◆ Extrait du texte
La vie communautaire et libérée des tabous, préconisée par la révolution des fleurs, fut ainsi vite réprimée pour privilégier un comportement ultra individualiste et compétitif, qui transforma les hommes en individus isolés et manipulables. Quarante ans se sont écoulés, avec l’apogée et le déclin de Wall Street, l’implantation de dictatures militaires remplacées ensuite par des dictatures industrielles et financières, dont les paradigmes sont aujourd’hui les industries alimentaire, pharmaceutique et de télécommunications.
Paradoxe de l’histoire, c’est au moment où la progression industrielle et technologique semble atteindre une vitesse vertigineuse (marché globalisé, nano-technologies, téléphonie 5G…), et que les dérèglements environnementaux et sanitaires s’avèrent catastrophiques pour la santé humaine et animale, que les études et les expérimentations autour de la psilocybine reviennent d’actualité. Incorporées à la recherche médicale conventionnelle et dans un cadre universitaire où elle n’avait jamais été acceptée auparavant.

◆ Données fournies
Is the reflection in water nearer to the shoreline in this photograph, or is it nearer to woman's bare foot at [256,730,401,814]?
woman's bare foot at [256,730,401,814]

◆ Consigne 1
D'après le passage sur le retour de la psilocybine, quelles industries sont aujourd'hui les paradigmes des dictatures industrielles et financières ?
◆ Consigne 2
Donnez la suite du passage sur le retour de la psilocybine, en reprenant après sa dernière phrase.

◆ Réponse 1
Les industries alimentaire, pharmaceutique et de télécommunications.

◆ Réponse 2
De nombreux artistes, de diverses disciplines – musiciens, danseurs, écrivains, peintres…-, ont exploré jadis (et explorent encore) les chemins ouverts à la conscience par la psilocybine. La génération des Beatles, Rolling Stones, Jimi Hendrix, Santana, Led Zeppelin, David Bowie…aussi des Miles Davis, Don Cherry, Charles Lloyd, John McLaughlin… ou encore des Milton Nascimento, Nana Vasconcelos, Jerry Gonzalez…, ont été initiés aux rituels des champignons et/ou aux performances sous LSD. Leur apport à la création musicale est indubitable.
Le LSD et les champignons hallucinogènes ne sont (n’ont jamais étés) des souvenirs ancestraux, ni des habitudes nostalgiques de la flower revolution. En ce moment même, ces substances psychédéliques sont intégrées aux recherches cliniques (psychothérapeutiques, neurologiques, psychiatriques). Elles permettent des (nouveaux) traitements de la dépression, des addictions nocives pour la santé, ou de l’anxiété qui accompagne souvent l’approche de la mort. Avec des résultats remarquables.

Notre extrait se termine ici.